Still, where is Dadiyata? by Seun Bakare
On August 1 2019, he arrived home in Kaduna, after a long day. He drove in and was about to lock the entrance gates when, like in a movie, gunmen appeared and in the words of his wife, those men “…accosted him and took him away in his car.” His family waited, hoping he will return the same night. They waited and waited. The waiting dragged on from a day, a month, to months and now, one year.
It is now a year since Abubakar Idris’ abduction. His family, his friends and all Nigerians have been asking; where is Dadiyata? The pain his abduction continues to cause his family and loved ones is better imagined.
Anyone who knew Dadiyata and how he was an open critic of government would agree that we ought to be asking all the hard questions about the circumstances that surrounded his disappearance. The past few years have been very unpalatable for critics of government and dissenting voices in Nigeria. A lot of them have endured illegal detention, harassments and vexatious litigations by state actors amid a wider crack down on freedom of expression. These attempts have and continue to suffocate the shrinking civic space.
We have seen an unhealthy obsession on the part of the government to over-regulate, or in a more direct description, stifle freedom of expression. Examples of recent relics of these attempts are bills popularly known as the Social Media Bill and the Hate Speech Bill which are currently hibernating in the legislature.

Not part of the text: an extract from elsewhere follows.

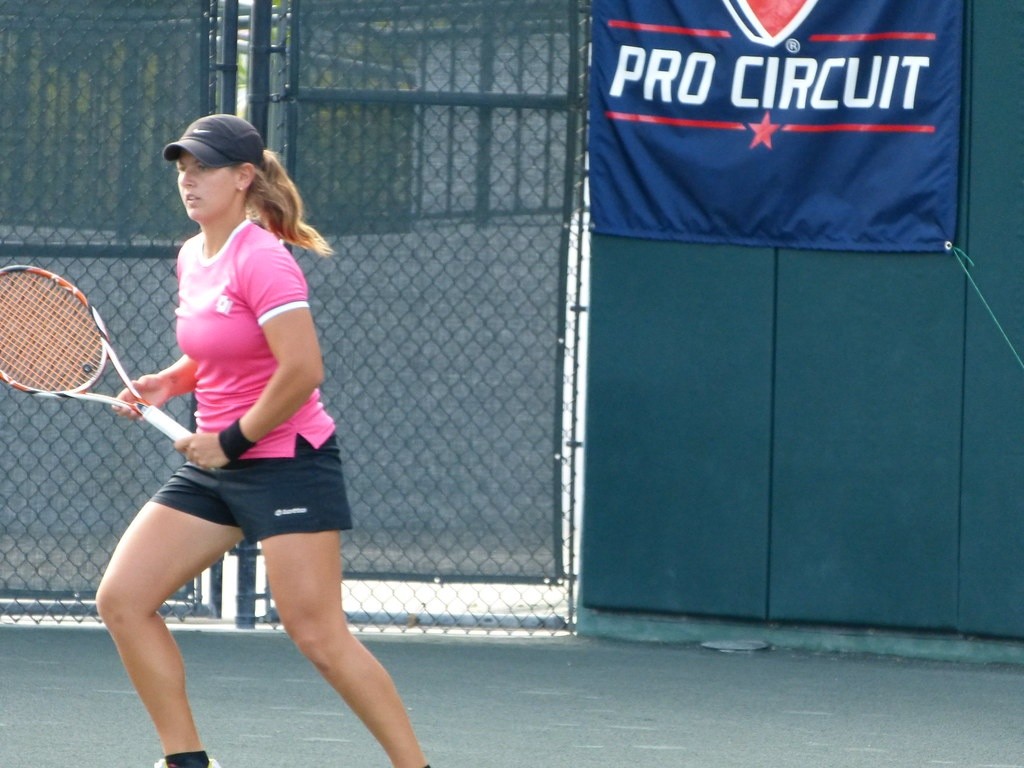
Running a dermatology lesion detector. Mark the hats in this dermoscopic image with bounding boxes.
[164,114,265,169]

These and many more are the attacks launched at dissenting voices with brute aggression. In the middle of this war, a lot of sacrifices have been made, including those of freedom and liberty. The travails of individuals like Abiri Jones, who was forcefully disappeared in July 2016 and held in secret for over 2 years without access to lawyers or family is indicative of the sinister use of fear and intimidation by the state to silence critics. Also, the cases of Samuel Ogundipe, Stephen Kefason and a host of others are as similar, however, to varying degrees of torment and dehumanization.

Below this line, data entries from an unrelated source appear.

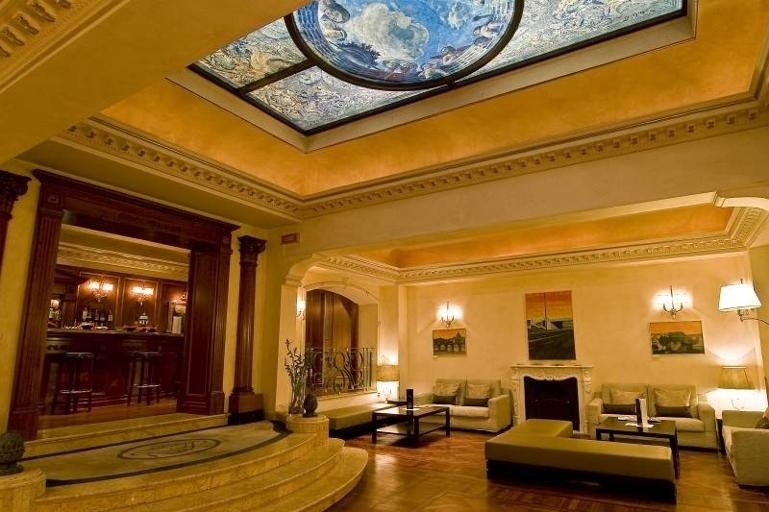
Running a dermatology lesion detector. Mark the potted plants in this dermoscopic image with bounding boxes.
[283,338,317,414]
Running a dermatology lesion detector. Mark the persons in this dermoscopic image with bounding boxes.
[318,0,504,82]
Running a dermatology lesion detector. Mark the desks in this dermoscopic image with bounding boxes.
[385,398,408,423]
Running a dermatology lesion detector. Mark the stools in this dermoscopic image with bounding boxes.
[126,351,160,406]
[50,352,95,415]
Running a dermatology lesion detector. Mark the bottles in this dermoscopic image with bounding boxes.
[82,306,114,322]
[406,388,413,409]
[49,303,61,322]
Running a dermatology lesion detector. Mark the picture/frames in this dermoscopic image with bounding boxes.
[432,327,467,359]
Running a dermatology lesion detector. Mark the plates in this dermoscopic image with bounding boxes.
[96,326,107,331]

In Dadiyata’s case, the government has denied having anything to do with his disappearance and it may sound like wise judgement to say fingers should not be pointed at the government for his disappearance since the details around his disappearance are inconclusive. However rational this argument appears, those fingers would still have to remain in the direction of the government, and rightly so.
Even if the government played no active role in his disappearance, the government obviously failed in protecting his human rights. Human rights are state obligations. His right to freedom of movement, liberty and any other rights he may have been denied, are state duties to protect. Apart from the weak assurance of the Police to investigate his disappearance, one year down the line, there has been no progress. Nothing whatsoever!

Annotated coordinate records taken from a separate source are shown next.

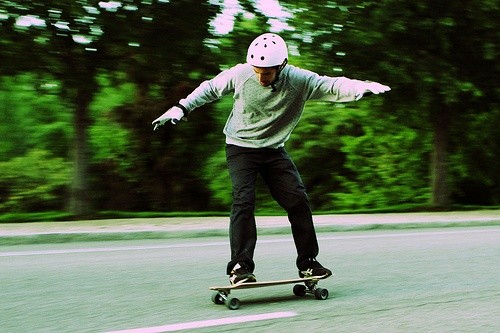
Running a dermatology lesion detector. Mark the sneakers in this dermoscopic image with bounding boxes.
[229,262,256,286]
[299,258,332,279]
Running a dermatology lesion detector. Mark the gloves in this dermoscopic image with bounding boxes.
[355,81,391,101]
[152,105,188,131]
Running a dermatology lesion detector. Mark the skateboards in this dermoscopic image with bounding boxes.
[209,273,329,310]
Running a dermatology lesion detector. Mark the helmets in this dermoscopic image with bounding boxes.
[246,33,288,68]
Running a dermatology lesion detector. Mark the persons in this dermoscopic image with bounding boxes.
[152,34,392,282]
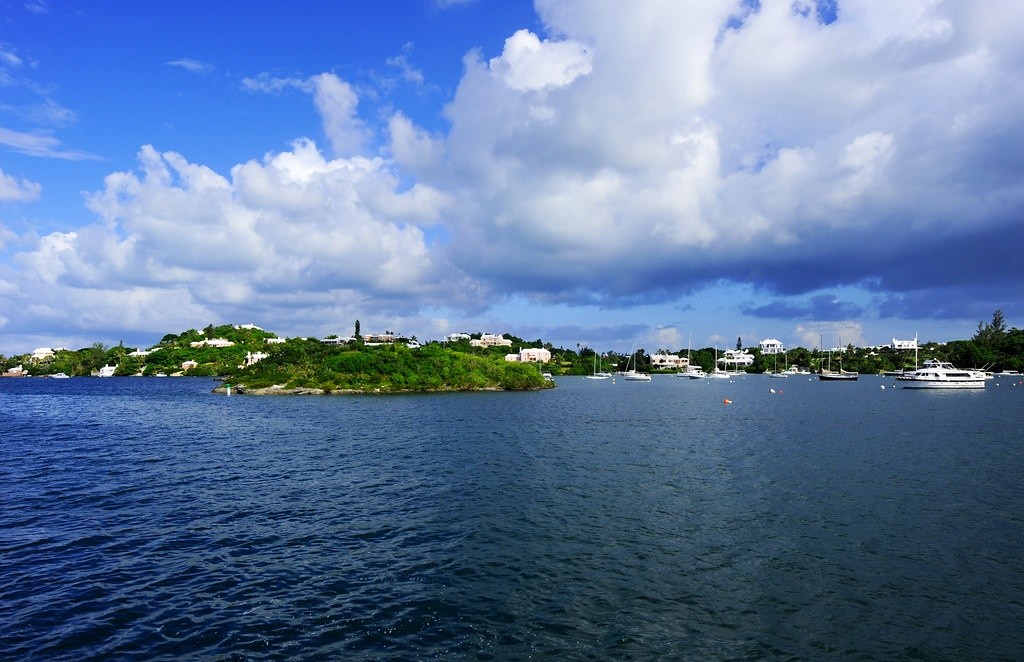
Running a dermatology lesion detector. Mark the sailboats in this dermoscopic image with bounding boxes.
[729,355,747,375]
[706,343,731,379]
[768,345,787,378]
[587,348,608,380]
[622,341,652,383]
[676,332,705,380]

Anyone who believes in the right to freedom of expression should be asking the question, where is Dadiyata? There has to be an answer. We cannot pretend as though this never happened. The day the disappearance of critics and voices of dissents become normalized is the day we descend into the abyss of lawlessness.
Dadiyatta’s case is beyond the fight to identify the whereabouts and secure the safety of an individual, it is a fight to defend the right to freedom of expression in Nigeria. To keep quiet over the disappearance of Dadiyatta, is to uphold the climate of fear currently pervading the Nigerian civic space.
It is important to be clear that if the roof leaks and the rains come pouring, we all would be within its reach. This rain of unexplained arrests and disappearances of government critics is one we must discourage by asking all the hard questions in demanding accountability, transparency and justice from the government before we all get drenched in it.
Where is Dadiyata? We need to have a search party out looking for him. That search party is the government. His protection, and indeed that of all is the duty of the government.
Bakare is head of programmes at Amnesty International, Nigeria.